The Difference Between Analog and Digital
The key difference is that digital will give you much higher video quality and resolutions compared to analog.
Types of Digital Cables
Note the DVI-D in the cable in the picture here. The “D” in DVI-D stands for Digital, so it can only be used to connect to a fully digital monitor. Now look at the DVI-I cable, you will notice there are 4 extra little pins on this one. The “I” in DVI-I stands for Integrated meaning that it integrates both digital to digital as well as analog to analog connections.
Analog vs Digital
When comparing analog vs digital, think of it this way. Analog video signals are in the form of waves (like a radio wave). Digital video signals are in the form of 1’s and 0’s (it’s either on or it’s off). Before either type of video is displayed on your monitor, it goes through a series of stages. The creation stage (video recording or animation), then the storage stage (on tape, DVD, or hard drive), and finally the display stage (appearance on a TV or monitor).

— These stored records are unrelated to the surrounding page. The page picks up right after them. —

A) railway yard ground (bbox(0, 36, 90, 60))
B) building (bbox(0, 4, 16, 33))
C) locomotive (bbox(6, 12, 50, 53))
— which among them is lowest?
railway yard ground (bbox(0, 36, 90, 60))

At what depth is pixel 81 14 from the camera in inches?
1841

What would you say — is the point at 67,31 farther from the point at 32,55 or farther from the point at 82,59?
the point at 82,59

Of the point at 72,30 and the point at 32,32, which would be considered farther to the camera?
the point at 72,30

A video image can travel through all stages as either analog or digital, or it may be converted from one to the other and back again. Such analog/digital or digital/analog conversions reduce the integrity of a video signal. However sometimes conversions are unavoidable without the use of video adapters.

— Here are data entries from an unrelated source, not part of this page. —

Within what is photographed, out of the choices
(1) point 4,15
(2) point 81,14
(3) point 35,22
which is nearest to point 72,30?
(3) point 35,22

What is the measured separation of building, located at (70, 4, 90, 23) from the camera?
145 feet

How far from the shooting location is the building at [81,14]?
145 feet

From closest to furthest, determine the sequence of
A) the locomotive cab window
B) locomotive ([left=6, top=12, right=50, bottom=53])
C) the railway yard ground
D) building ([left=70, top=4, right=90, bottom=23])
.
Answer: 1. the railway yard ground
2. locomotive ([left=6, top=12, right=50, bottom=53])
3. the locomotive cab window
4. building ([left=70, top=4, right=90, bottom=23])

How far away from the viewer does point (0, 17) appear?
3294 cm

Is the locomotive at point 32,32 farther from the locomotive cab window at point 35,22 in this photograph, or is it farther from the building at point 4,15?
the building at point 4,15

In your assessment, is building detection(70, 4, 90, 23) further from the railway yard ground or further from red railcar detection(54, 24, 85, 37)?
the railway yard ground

Because analog video is displayed via a series of scans and digital video is displayed via light and color intensity on fixed dots (pixels), conversions can produce signal loss and errors. DisplayPort, DVI or HDMI are all digital.
No Adapters When Possible
Ideally, a video signal would be analog or digital from one end to the other using no adapters. This means from the back of your digital video card directly to your digital monitors, digital straight to digital.
Most computers now are purely digtal. But when adapters are used, the video signal must be converted, either from digital to analog or analog to digital. These two conversions create a lot of signal loss that degrades video quality.
In summary, always connect end-to-end via digital when possible. You will get a far superior image quality to your monitors when you connect digital all the way. In other words, the connection from your video card all the way through to your monitors, should all be digital.